> PROBLEM REQUIREMENTS
Scan the material for the word "over" and return every matching line.

--- START ---

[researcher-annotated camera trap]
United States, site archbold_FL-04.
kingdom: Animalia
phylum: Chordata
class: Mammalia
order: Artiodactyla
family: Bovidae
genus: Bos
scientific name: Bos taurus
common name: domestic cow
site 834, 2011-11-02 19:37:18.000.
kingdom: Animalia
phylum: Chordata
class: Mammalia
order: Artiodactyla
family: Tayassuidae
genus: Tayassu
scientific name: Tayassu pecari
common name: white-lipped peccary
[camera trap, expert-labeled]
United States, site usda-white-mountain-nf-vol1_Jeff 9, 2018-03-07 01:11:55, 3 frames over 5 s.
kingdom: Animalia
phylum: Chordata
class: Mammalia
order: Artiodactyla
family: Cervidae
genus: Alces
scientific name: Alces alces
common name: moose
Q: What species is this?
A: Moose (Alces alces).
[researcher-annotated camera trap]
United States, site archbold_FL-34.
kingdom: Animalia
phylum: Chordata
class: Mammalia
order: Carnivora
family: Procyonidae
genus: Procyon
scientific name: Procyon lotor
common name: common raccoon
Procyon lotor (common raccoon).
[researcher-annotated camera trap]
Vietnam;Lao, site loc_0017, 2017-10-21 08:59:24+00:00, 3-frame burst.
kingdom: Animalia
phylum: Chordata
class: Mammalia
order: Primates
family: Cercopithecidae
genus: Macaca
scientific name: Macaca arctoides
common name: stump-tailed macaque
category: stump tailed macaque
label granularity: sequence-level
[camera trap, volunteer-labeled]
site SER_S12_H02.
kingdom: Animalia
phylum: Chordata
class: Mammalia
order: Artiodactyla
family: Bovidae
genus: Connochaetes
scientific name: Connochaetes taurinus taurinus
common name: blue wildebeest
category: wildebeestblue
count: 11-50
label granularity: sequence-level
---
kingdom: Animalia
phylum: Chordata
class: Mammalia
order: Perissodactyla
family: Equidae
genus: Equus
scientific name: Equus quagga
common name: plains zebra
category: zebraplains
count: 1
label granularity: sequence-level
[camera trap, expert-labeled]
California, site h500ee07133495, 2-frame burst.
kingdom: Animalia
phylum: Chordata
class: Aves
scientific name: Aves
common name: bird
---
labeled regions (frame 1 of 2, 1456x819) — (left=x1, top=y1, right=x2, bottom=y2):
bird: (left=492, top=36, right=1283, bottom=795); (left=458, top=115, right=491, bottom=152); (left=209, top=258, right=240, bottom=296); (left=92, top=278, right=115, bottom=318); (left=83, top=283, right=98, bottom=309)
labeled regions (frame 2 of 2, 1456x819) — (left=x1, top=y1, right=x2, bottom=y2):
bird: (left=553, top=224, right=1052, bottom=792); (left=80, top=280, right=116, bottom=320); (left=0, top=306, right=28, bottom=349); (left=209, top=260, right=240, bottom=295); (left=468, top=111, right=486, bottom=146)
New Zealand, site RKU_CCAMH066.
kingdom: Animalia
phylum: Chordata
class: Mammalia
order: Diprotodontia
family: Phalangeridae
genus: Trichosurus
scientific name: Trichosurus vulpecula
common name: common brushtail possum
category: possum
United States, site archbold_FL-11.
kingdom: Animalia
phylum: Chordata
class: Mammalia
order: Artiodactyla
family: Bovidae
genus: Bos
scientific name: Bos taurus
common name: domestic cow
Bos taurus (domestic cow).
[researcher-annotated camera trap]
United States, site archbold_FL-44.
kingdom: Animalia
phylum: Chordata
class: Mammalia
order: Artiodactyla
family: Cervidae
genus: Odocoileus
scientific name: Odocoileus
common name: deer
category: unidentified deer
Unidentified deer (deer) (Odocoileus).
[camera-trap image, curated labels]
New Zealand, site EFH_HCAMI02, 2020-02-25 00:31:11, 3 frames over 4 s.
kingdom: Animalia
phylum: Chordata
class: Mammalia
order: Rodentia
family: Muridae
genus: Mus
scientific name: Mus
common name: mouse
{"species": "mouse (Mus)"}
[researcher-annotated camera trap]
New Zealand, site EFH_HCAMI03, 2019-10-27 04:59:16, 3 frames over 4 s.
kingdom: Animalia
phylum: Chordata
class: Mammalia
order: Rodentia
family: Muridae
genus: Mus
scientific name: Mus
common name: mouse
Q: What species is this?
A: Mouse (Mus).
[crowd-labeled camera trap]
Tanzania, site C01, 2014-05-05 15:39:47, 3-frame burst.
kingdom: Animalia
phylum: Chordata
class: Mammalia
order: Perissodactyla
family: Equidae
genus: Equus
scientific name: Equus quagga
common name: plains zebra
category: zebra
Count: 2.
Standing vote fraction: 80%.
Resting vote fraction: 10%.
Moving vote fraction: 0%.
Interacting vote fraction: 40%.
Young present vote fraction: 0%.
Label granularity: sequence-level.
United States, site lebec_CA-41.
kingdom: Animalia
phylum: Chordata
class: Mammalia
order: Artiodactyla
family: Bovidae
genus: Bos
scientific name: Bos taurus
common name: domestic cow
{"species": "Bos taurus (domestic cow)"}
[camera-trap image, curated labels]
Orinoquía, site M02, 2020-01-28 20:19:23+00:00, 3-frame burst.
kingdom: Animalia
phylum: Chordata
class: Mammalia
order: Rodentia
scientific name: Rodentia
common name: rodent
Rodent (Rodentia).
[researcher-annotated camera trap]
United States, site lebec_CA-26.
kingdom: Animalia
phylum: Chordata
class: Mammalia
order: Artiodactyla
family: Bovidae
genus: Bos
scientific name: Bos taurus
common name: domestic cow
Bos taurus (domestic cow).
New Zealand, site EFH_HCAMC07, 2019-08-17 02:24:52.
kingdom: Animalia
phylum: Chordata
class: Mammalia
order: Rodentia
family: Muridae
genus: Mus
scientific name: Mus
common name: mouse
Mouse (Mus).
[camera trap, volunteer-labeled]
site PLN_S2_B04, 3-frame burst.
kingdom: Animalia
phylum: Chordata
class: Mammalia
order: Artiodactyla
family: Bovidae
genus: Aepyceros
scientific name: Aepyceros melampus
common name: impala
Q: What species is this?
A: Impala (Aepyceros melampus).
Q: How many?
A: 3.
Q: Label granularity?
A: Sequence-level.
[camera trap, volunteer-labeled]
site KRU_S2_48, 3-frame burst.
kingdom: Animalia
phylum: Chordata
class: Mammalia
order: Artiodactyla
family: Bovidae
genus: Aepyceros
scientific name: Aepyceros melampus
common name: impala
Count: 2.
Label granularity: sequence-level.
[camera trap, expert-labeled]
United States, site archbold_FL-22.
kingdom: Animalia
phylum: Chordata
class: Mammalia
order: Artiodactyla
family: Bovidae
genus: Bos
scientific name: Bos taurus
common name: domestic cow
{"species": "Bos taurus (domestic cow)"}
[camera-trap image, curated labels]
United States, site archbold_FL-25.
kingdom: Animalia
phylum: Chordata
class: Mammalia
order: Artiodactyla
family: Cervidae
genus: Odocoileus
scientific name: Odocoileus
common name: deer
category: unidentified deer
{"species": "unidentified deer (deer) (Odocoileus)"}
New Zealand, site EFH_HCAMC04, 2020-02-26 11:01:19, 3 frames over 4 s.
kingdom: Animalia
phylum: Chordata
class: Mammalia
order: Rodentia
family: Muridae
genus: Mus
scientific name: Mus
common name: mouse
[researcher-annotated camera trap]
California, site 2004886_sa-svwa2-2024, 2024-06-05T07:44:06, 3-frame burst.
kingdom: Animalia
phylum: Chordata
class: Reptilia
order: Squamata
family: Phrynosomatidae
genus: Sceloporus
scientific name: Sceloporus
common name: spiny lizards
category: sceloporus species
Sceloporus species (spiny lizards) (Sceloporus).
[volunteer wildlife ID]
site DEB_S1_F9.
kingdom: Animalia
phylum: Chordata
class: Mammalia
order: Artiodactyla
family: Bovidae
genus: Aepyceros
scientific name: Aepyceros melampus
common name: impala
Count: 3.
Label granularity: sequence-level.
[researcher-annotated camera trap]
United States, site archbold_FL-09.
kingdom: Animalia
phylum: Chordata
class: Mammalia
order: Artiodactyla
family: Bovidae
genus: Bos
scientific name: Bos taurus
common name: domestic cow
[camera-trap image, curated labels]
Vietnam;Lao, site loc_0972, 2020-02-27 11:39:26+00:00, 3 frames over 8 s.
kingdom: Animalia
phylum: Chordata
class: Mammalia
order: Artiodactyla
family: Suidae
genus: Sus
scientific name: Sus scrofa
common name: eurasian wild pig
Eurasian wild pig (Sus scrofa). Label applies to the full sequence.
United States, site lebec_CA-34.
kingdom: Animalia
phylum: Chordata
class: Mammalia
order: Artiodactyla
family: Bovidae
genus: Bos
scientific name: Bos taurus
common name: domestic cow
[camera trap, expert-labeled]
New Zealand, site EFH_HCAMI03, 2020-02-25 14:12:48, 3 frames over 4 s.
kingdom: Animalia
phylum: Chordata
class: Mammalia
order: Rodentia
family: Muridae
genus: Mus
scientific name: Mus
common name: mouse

--- END ---

> SOLUTION TO THIS TASK
United States, site usda-white-mountain-nf-vol1_Jeff 9, 2018-03-07 01:11:55, 3 frames over 5 s.
New Zealand, site EFH_HCAMI02, 2020-02-25 00:31:11, 3 frames over 4 s.
New Zealand, site EFH_HCAMI03, 2019-10-27 04:59:16, 3 frames over 4 s.
New Zealand, site EFH_HCAMC04, 2020-02-26 11:01:19, 3 frames over 4 s.
Vietnam;Lao, site loc_0972, 2020-02-27 11:39:26+00:00, 3 frames over 8 s.
New Zealand, site EFH_HCAMI03, 2020-02-25 14:12:48, 3 frames over 4 s.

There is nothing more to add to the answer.